Good luck all you ambulance chasers.
NICK ZARRAS says
I had an uncommanded acceleration in my 2003 Toyota Avalon. i was in a parking space and it went full throttle into a brick wall. it was on feb 8, 2010 the day the news stories hit the tv. i have four college degrees, one in mechanical engineering. i flew jet fighters for the military and i was a flight test for jet fighter maintenance. i was also chief of safety, and a prior LEO. I currently am a feature editor and road test editor for a motorcycle magazine.
So i have the technical and tester background. i did my homework and when Toyota corporate assigned me an engineer to test the vehicle after it was totaled, i briefed him on what i wanted him to test, ie the ECU for software corruption and the air idle valve.
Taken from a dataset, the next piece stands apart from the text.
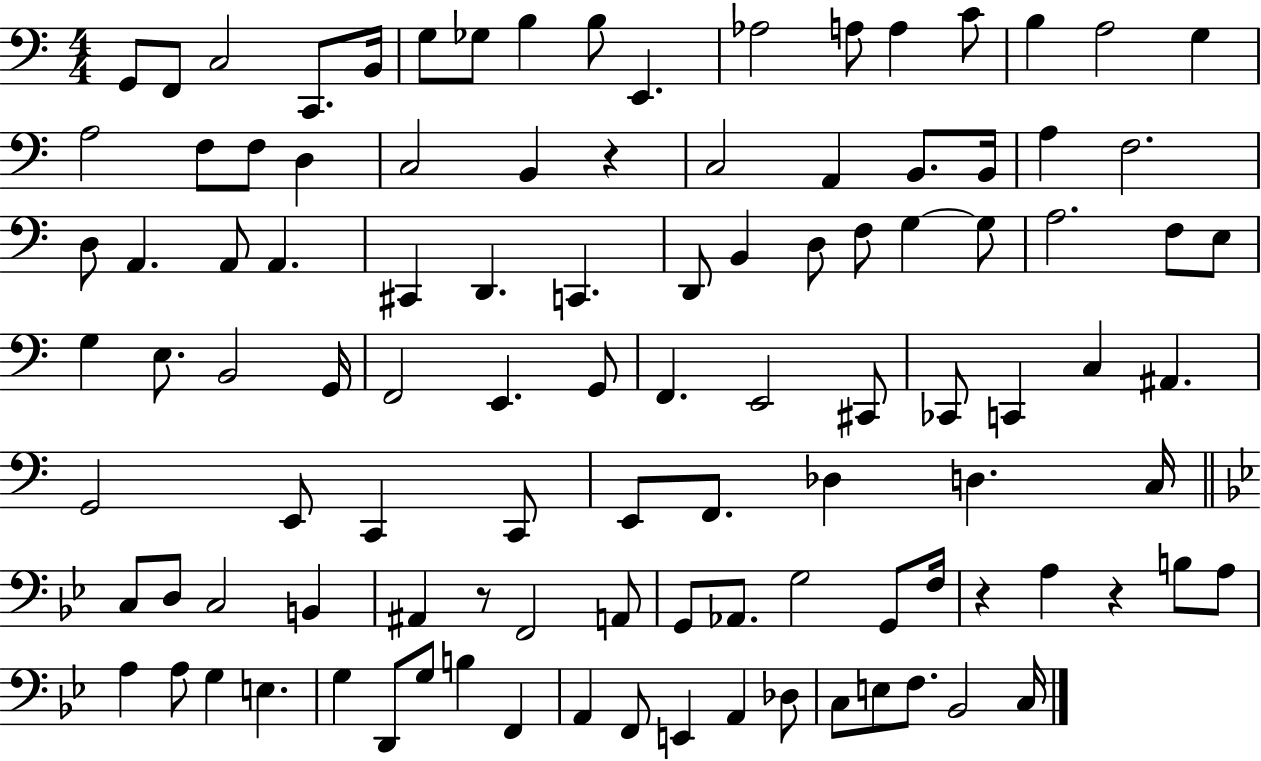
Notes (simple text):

G2/e F2/e C3/h C2/e. B2/s G3/e Gb3/e B3/q B3/e E2/q. Ab3/h A3/e A3/q C4/e B3/q A3/h G3/q A3/h F3/e F3/e D3/q C3/h B2/q R/q C3/h A2/q B2/e. B2/s A3/q F3/h. D3/e A2/q. A2/e A2/q. C#2/q D2/q. C2/q. D2/e B2/q D3/e F3/e G3/q G3/e A3/h. F3/e E3/e G3/q E3/e. B2/h G2/s F2/h E2/q. G2/e F2/q. E2/h C#2/e CES2/e C2/q C3/q A#2/q. G2/h E2/e C2/q C2/e E2/e F2/e. Db3/q D3/q. C3/s C3/e D3/e C3/h B2/q A#2/q R/e F2/h A2/e G2/e Ab2/e. G3/h G2/e F3/s R/q A3/q R/q B3/e A3/e A3/q A3/e G3/q E3/q. G3/q D2/e G3/e B3/q F2/q A2/q F2/e E2/q A2/q Db3/e C3/e E3/e F3/e. Bb2/h C3/s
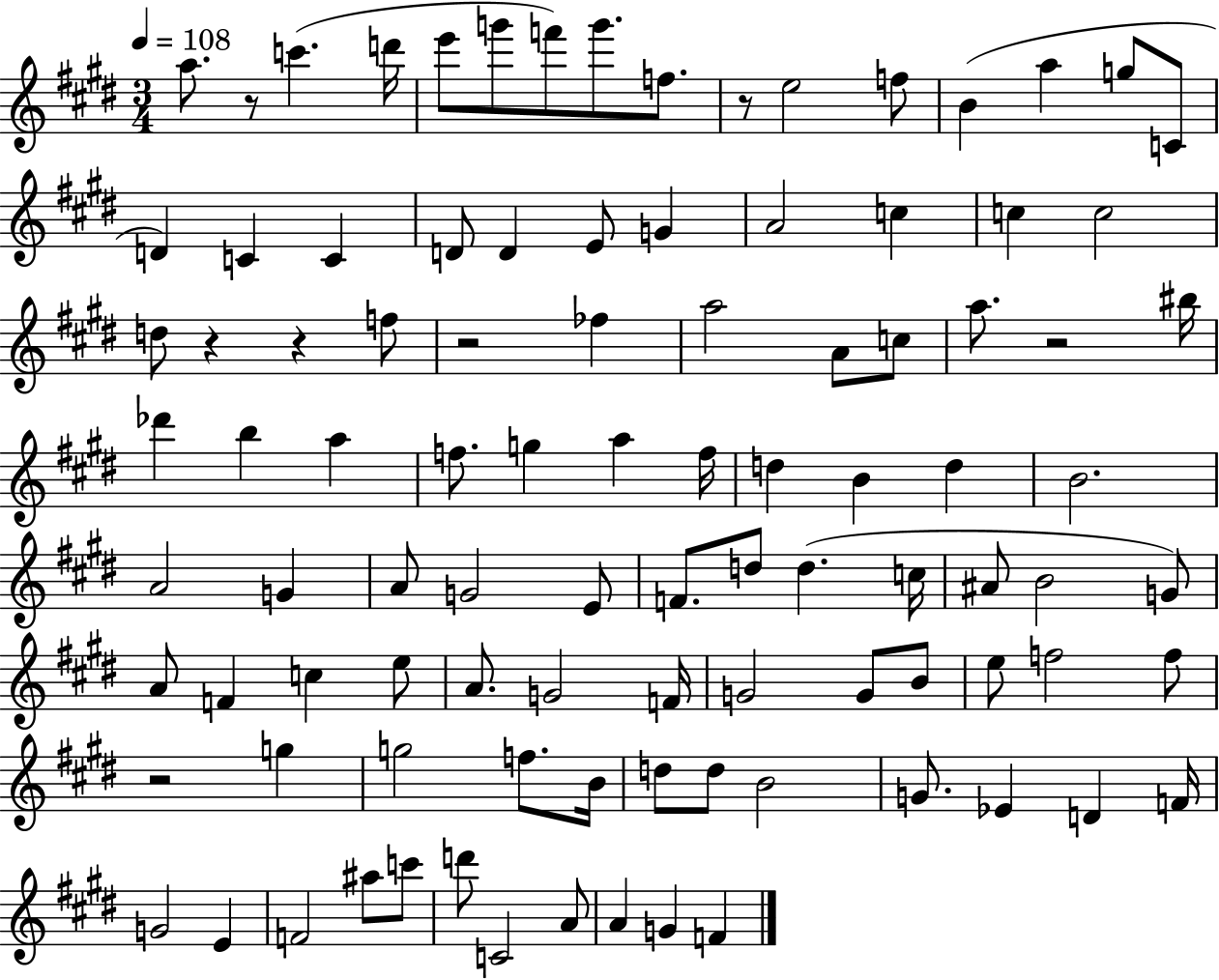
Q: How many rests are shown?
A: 7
Both areas were heavily mentioned on the NHSTA site for most models from 2000 on. My vehicle was not on the recall list. He showed up and put no power on the vehicle, and did not test what i prescribed. The accident happened in a hi EM environment. I feel the ECU is not shielded properly leading to software corruption.
When they sent me the test report they stated it was in a location that it was not in. i had a TV news team do the story so it is verifed.
When my insurance company wanted to test the ECU and air idle valve Toyota would not release the code.
So that tells you that Toyota is at fault and paying the fines to DC to get off. If they did not have a problem they would allow scrutiny which would lead to vindication.